───── DATA SUPPLIED ─────

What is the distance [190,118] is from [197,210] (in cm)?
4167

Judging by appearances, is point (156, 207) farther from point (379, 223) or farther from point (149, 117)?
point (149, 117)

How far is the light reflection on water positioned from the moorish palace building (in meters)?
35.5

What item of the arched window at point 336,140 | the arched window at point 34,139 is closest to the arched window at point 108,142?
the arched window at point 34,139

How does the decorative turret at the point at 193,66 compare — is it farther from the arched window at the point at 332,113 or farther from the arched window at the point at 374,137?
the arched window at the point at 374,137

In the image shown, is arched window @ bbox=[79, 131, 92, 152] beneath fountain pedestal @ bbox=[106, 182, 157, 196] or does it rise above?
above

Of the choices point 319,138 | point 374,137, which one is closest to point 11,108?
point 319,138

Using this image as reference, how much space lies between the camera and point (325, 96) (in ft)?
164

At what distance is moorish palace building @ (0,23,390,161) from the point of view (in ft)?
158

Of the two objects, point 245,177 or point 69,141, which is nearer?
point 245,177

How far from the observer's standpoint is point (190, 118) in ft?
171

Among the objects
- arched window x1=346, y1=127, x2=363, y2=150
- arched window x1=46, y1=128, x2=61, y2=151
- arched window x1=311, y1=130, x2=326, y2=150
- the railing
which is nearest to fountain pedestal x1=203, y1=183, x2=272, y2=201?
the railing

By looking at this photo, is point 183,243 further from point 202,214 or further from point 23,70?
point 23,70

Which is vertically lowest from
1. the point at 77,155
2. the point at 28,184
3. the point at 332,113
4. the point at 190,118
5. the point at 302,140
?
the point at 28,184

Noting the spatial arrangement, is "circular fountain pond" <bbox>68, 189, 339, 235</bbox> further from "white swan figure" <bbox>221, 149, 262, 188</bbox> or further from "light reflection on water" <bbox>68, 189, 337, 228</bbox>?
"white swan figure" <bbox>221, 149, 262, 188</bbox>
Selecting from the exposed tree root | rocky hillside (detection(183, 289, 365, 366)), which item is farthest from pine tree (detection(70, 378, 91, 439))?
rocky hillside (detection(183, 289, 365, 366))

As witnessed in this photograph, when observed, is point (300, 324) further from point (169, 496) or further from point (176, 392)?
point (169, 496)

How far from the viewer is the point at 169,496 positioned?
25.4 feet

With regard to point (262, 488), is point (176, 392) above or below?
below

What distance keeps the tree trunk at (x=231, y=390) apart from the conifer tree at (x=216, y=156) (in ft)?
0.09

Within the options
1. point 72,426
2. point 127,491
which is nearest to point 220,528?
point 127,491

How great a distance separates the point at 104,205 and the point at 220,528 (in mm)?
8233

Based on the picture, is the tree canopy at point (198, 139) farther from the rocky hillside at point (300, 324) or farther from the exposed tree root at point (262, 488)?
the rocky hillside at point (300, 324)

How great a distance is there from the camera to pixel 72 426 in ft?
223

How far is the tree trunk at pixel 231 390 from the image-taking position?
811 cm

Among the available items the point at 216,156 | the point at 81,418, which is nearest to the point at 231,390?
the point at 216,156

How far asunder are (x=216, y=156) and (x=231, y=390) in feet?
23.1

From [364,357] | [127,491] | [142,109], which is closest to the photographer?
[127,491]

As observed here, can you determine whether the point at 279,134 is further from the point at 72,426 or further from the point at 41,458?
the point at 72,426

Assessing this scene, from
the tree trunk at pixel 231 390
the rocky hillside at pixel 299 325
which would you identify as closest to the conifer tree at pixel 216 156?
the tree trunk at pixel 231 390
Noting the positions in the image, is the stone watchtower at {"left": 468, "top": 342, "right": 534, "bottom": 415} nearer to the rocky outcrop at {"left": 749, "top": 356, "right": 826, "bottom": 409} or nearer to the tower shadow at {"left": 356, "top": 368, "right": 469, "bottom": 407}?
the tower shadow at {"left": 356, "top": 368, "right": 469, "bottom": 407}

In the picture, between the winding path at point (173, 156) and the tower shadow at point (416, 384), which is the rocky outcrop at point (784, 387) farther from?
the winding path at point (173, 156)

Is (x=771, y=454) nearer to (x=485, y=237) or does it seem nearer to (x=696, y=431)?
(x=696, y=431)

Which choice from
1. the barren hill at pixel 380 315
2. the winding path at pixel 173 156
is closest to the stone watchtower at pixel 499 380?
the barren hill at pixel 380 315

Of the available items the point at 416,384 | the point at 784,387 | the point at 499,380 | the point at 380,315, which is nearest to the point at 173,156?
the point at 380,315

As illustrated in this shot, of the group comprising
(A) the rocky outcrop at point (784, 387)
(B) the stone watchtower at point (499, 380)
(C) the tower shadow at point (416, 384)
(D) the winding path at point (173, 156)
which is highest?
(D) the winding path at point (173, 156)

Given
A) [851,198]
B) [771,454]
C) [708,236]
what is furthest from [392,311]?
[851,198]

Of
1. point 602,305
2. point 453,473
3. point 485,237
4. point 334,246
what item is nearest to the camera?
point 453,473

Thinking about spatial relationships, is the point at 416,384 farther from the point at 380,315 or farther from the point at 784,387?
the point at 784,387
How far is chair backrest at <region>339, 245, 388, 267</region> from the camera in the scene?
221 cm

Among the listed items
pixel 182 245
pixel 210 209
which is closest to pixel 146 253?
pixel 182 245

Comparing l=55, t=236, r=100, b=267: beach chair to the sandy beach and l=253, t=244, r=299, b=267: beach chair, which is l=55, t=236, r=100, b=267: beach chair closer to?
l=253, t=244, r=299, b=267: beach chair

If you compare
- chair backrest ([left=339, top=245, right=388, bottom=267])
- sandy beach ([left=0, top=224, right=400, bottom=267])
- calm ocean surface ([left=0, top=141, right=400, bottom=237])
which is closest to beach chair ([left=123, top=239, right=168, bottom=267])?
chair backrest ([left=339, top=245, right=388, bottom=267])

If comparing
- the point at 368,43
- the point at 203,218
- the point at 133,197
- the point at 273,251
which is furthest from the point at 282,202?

─────

WHAT TO PRODUCE -
Generate an exact reproduction of all entries.

RESPONSE TO THE TASK -
What is the distance [190,118] is from [197,210] (in cm)?
4167

Judging by appearances, is point (156, 207) farther from point (379, 223) or farther from point (149, 117)?
point (149, 117)

How far is the light reflection on water positioned from the moorish palace building (in meters)?
35.5

What item of the arched window at point 336,140 | the arched window at point 34,139 is closest to the arched window at point 108,142?
the arched window at point 34,139

How does the decorative turret at the point at 193,66 compare — is it farther from the arched window at the point at 332,113 or farther from the arched window at the point at 374,137?
the arched window at the point at 374,137

In the image shown, is arched window @ bbox=[79, 131, 92, 152] beneath fountain pedestal @ bbox=[106, 182, 157, 196] or does it rise above?
above

Of the choices point 319,138 | point 374,137, which one is closest to point 11,108?
point 319,138

Using this image as reference, how much space lies between the camera and point (325, 96) (in ft)?
164

At what distance is moorish palace building @ (0,23,390,161) from the point of view (in ft)?
158

Of the two objects, point 245,177 or point 69,141, which is nearer?
point 245,177

How far from the observer's standpoint is point (190, 118) in ft?
171

Among the objects
- arched window x1=346, y1=127, x2=363, y2=150
- arched window x1=46, y1=128, x2=61, y2=151
- arched window x1=311, y1=130, x2=326, y2=150
- the railing
which is nearest to fountain pedestal x1=203, y1=183, x2=272, y2=201?
the railing

By looking at this photo, is point 183,243 further from point 202,214 or further from point 23,70?
point 23,70

Which is vertically lowest from
1. the point at 77,155
2. the point at 28,184
3. the point at 332,113
4. the point at 190,118
5. the point at 302,140
?
the point at 28,184

Noting the spatial arrangement, is "circular fountain pond" <bbox>68, 189, 339, 235</bbox> further from "white swan figure" <bbox>221, 149, 262, 188</bbox> or further from "light reflection on water" <bbox>68, 189, 337, 228</bbox>?
"white swan figure" <bbox>221, 149, 262, 188</bbox>
Selecting from the exposed tree root | rocky hillside (detection(183, 289, 365, 366)), which item is farthest from pine tree (detection(70, 378, 91, 439))?
rocky hillside (detection(183, 289, 365, 366))

As witnessed in this photograph, when observed, is point (300, 324) further from point (169, 496) or further from point (176, 392)?
point (169, 496)

How far from the viewer is the point at 169,496 positioned?
25.4 feet

With regard to point (262, 488), is point (176, 392) above or below?
below

What distance keeps the tree trunk at (x=231, y=390) apart from the conifer tree at (x=216, y=156) (in ft)?
0.09

Within the options
1. point 72,426
2. point 127,491
which is nearest to point 220,528?
point 127,491

How great a distance separates the point at 104,205 and the point at 220,528 (in mm)?
8233

Based on the picture, is the tree canopy at point (198, 139) farther from the rocky hillside at point (300, 324) or farther from the exposed tree root at point (262, 488)?
the rocky hillside at point (300, 324)

How great a distance is there from the camera to pixel 72 426 in ft?
223

How far is the tree trunk at pixel 231 390 from the image-taking position?
811 cm

Among the available items the point at 216,156 | the point at 81,418, which is nearest to the point at 231,390?
the point at 216,156

How far asunder are (x=216, y=156) and (x=231, y=390) in feet?
23.1

From [364,357] | [127,491] | [142,109], which is closest to the photographer?
[127,491]

As observed here, can you determine whether the point at 279,134 is further from the point at 72,426 or further from the point at 41,458?
the point at 72,426

Assessing this scene, from
the tree trunk at pixel 231 390
the rocky hillside at pixel 299 325
which would you identify as closest to the conifer tree at pixel 216 156?
the tree trunk at pixel 231 390
Noting the positions in the image, is the stone watchtower at {"left": 468, "top": 342, "right": 534, "bottom": 415} nearer to the rocky outcrop at {"left": 749, "top": 356, "right": 826, "bottom": 409} or nearer to the tower shadow at {"left": 356, "top": 368, "right": 469, "bottom": 407}?
the tower shadow at {"left": 356, "top": 368, "right": 469, "bottom": 407}

In the picture, between the winding path at point (173, 156) and the tower shadow at point (416, 384), which is the rocky outcrop at point (784, 387) farther from?
the winding path at point (173, 156)

Is (x=771, y=454) nearer to (x=485, y=237) or does it seem nearer to (x=696, y=431)?
(x=696, y=431)

Which choice from
1. the barren hill at pixel 380 315
2. the winding path at pixel 173 156
is closest to the stone watchtower at pixel 499 380?
the barren hill at pixel 380 315

Of the available items the point at 416,384 | the point at 784,387 | the point at 499,380 | the point at 380,315, which is nearest to the point at 173,156?
the point at 380,315

As illustrated in this shot, of the group comprising
(A) the rocky outcrop at point (784, 387)
(B) the stone watchtower at point (499, 380)
(C) the tower shadow at point (416, 384)
(D) the winding path at point (173, 156)
which is highest?
(D) the winding path at point (173, 156)

Given
A) [851,198]
B) [771,454]
C) [708,236]
what is furthest from [392,311]?
[851,198]

Of
1. point 602,305
2. point 453,473
3. point 485,237
4. point 334,246
what item is nearest to the camera?
point 453,473

Thinking about spatial relationships, is the point at 416,384 farther from the point at 380,315 or farther from the point at 784,387?
the point at 784,387
How far is chair backrest at <region>339, 245, 388, 267</region> from the camera in the scene?
221 cm

Among the listed items
pixel 182 245
pixel 210 209
which is closest to pixel 146 253?
pixel 182 245

Comparing l=55, t=236, r=100, b=267: beach chair to the sandy beach and l=253, t=244, r=299, b=267: beach chair, which is l=55, t=236, r=100, b=267: beach chair closer to?
l=253, t=244, r=299, b=267: beach chair

If you compare
- chair backrest ([left=339, top=245, right=388, bottom=267])
- sandy beach ([left=0, top=224, right=400, bottom=267])
- calm ocean surface ([left=0, top=141, right=400, bottom=237])
which is closest to beach chair ([left=123, top=239, right=168, bottom=267])?
chair backrest ([left=339, top=245, right=388, bottom=267])

If comparing
- the point at 368,43
- the point at 203,218
- the point at 133,197
- the point at 273,251
which is furthest from the point at 282,202?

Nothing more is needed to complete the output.